Instructions to follow: Give back every line exactly as it appears, pictures excluded.

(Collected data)
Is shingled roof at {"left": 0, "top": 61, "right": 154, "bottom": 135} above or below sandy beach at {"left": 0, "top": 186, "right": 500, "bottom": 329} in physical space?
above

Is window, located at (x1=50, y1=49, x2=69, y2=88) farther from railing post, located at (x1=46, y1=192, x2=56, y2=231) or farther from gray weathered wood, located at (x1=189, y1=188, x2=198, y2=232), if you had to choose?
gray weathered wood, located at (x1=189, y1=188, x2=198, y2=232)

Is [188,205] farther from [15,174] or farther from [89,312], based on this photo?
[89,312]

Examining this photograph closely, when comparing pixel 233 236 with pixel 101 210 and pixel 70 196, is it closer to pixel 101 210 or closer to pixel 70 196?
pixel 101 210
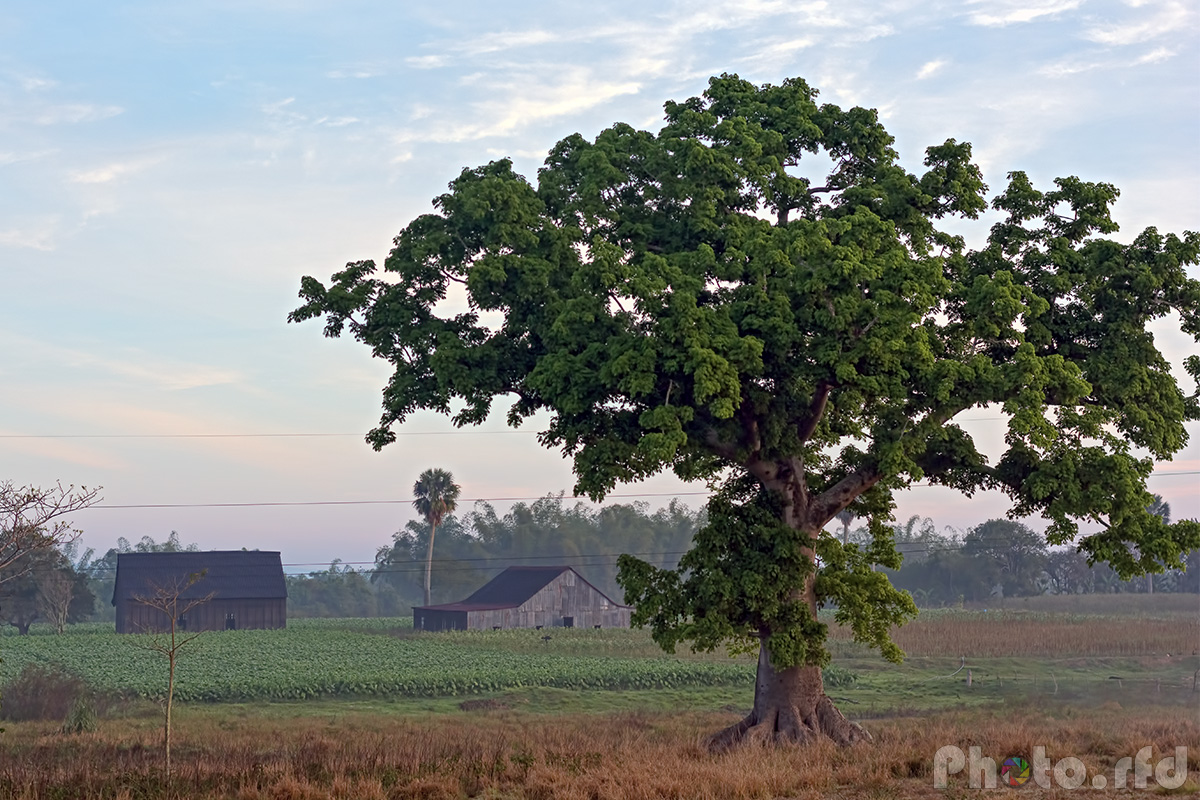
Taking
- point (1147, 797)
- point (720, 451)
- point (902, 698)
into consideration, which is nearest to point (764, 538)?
point (720, 451)

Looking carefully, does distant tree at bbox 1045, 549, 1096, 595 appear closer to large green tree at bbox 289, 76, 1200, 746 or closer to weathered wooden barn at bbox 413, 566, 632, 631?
weathered wooden barn at bbox 413, 566, 632, 631

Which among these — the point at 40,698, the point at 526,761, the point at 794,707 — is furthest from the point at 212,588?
the point at 526,761

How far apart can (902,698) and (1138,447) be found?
20855 mm

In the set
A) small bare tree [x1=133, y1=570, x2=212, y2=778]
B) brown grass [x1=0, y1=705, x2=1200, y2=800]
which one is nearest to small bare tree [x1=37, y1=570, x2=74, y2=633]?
small bare tree [x1=133, y1=570, x2=212, y2=778]

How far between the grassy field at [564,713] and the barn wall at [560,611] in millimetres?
9849

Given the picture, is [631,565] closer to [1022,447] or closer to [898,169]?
[1022,447]

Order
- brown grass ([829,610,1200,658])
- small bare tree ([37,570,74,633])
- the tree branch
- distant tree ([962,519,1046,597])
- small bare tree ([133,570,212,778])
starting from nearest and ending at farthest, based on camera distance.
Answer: small bare tree ([133,570,212,778])
the tree branch
brown grass ([829,610,1200,658])
small bare tree ([37,570,74,633])
distant tree ([962,519,1046,597])

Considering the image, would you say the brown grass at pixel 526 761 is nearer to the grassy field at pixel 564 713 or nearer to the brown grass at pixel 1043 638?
the grassy field at pixel 564 713

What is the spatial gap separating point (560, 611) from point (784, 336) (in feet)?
275

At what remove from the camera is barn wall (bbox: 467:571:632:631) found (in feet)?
335

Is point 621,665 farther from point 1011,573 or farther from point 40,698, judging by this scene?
point 1011,573

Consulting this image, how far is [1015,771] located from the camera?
2219cm

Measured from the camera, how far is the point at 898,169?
2914cm

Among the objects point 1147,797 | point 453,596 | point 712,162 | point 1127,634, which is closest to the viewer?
point 1147,797
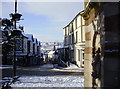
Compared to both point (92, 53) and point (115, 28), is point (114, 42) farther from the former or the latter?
point (92, 53)

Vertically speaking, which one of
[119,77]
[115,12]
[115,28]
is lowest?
[119,77]

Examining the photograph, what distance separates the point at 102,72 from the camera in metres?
4.33

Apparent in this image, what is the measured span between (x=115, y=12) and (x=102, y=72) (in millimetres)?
1403

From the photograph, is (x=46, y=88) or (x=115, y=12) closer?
(x=115, y=12)

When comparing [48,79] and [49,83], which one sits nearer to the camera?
[49,83]

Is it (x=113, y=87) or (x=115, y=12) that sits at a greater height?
(x=115, y=12)

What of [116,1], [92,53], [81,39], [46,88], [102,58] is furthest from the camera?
[81,39]

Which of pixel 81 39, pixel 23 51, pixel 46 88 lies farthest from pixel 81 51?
pixel 46 88

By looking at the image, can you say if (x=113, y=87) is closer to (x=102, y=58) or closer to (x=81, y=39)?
(x=102, y=58)

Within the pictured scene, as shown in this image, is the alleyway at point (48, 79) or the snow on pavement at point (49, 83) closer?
the snow on pavement at point (49, 83)

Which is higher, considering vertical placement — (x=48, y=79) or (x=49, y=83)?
(x=49, y=83)

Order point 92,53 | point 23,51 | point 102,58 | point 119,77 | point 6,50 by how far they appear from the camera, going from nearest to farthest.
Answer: point 119,77, point 102,58, point 6,50, point 92,53, point 23,51

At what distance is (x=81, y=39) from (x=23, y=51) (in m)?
16.6

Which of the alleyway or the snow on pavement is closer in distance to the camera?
the snow on pavement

Full answer:
Is shingled roof at {"left": 0, "top": 61, "right": 154, "bottom": 135} above or below sandy beach at {"left": 0, "top": 186, "right": 500, "bottom": 329} in physical space?
above

Is window, located at (x1=50, y1=49, x2=69, y2=88) farther from railing post, located at (x1=46, y1=192, x2=56, y2=231) or farther from gray weathered wood, located at (x1=189, y1=188, x2=198, y2=232), if you had to choose?
gray weathered wood, located at (x1=189, y1=188, x2=198, y2=232)

Is [188,205] farther from [15,174] or farther from [89,312], based on this photo?
[89,312]

Examining this photograph closely, when comparing pixel 233 236 with pixel 101 210 and pixel 70 196, is it closer to pixel 101 210 or closer to pixel 70 196?
pixel 101 210
Taking
- point (1147, 797)
- point (720, 451)
- point (902, 698)
into consideration, which is nearest to point (764, 538)?
point (720, 451)

Looking carefully, does distant tree at bbox 1045, 549, 1096, 595 appear closer to large green tree at bbox 289, 76, 1200, 746 or closer to weathered wooden barn at bbox 413, 566, 632, 631?
weathered wooden barn at bbox 413, 566, 632, 631

Which among these — the point at 40,698, the point at 526,761, the point at 794,707 — is furthest from the point at 212,588?
the point at 526,761

How far apart can (902,698) and (1138,447) be found?
20855 mm

In the set
A) small bare tree [x1=133, y1=570, x2=212, y2=778]
B) brown grass [x1=0, y1=705, x2=1200, y2=800]
which one is nearest to small bare tree [x1=37, y1=570, x2=74, y2=633]?
small bare tree [x1=133, y1=570, x2=212, y2=778]

How far between the grassy field at [564,713] and the barn wall at [560,611] in millimetres?
9849

Given the picture, is [631,565] closer to [1022,447] or closer to [898,169]?
[1022,447]

Order
- brown grass ([829,610,1200,658])
- small bare tree ([37,570,74,633])
- the tree branch
- distant tree ([962,519,1046,597])
- small bare tree ([133,570,212,778])
starting from nearest and ending at farthest, based on camera distance.
Answer: small bare tree ([133,570,212,778])
the tree branch
brown grass ([829,610,1200,658])
small bare tree ([37,570,74,633])
distant tree ([962,519,1046,597])

Considering the image, would you say the brown grass at pixel 526 761 is nearer to the grassy field at pixel 564 713 or nearer to the brown grass at pixel 1043 638?
the grassy field at pixel 564 713

What is the spatial gap separating point (560, 611) from point (784, 336) (in feet)?
275

At what remove from the camera is barn wall (bbox: 467:571:632:631) found (in feet)?
335

Is point 621,665 farther from point 1011,573 or farther from point 40,698, judging by this scene?
point 1011,573

Consulting this image, how far is [1015,771] located from the camera?
2219cm

Measured from the camera, how far is the point at 898,169?
2914cm

Among the objects point 1147,797 | point 453,596 | point 712,162 | point 1127,634, which is closest to the viewer?
point 1147,797
Compared to both point (92, 53) and point (115, 28), is point (114, 42) farther from the former or the latter?
point (92, 53)

Vertically speaking, which one of
[119,77]
[115,12]
[115,28]
is lowest?
[119,77]

Examining the photograph, what distance separates the point at 102,72 from the camera in metres?
4.33

Apparent in this image, what is the measured span between (x=115, y=12) and (x=102, y=72) (in millimetres)?
1403

From the photograph, is (x=46, y=88) or (x=115, y=12) closer?
(x=115, y=12)

When comparing [48,79] and [49,83], which one sits nearer to the camera?
[49,83]

Is it (x=113, y=87) or (x=115, y=12) that sits at a greater height?
(x=115, y=12)

What of [116,1], [92,53], [81,39], [46,88], [102,58] is furthest from the camera?
[81,39]

Which of pixel 81 39, pixel 23 51, pixel 46 88 lies farthest from pixel 81 51?
pixel 46 88

By looking at the image, can you say if (x=113, y=87) is closer to (x=102, y=58) or closer to (x=81, y=39)?
(x=102, y=58)

Within the pictured scene, as shown in this image, is the alleyway at point (48, 79) or the snow on pavement at point (49, 83) closer?
the snow on pavement at point (49, 83)

Which is higher, considering vertical placement — (x=48, y=79) or (x=49, y=83)?
(x=49, y=83)

Order point 92,53 | point 23,51 | point 102,58 | point 119,77 | point 6,50 by how far they appear from the camera, going from nearest to farthest.
Answer: point 119,77, point 102,58, point 6,50, point 92,53, point 23,51

At what distance is (x=81, y=39) from (x=23, y=51) (in m)?
16.6

Which of the alleyway or the snow on pavement is closer in distance to the camera?
the snow on pavement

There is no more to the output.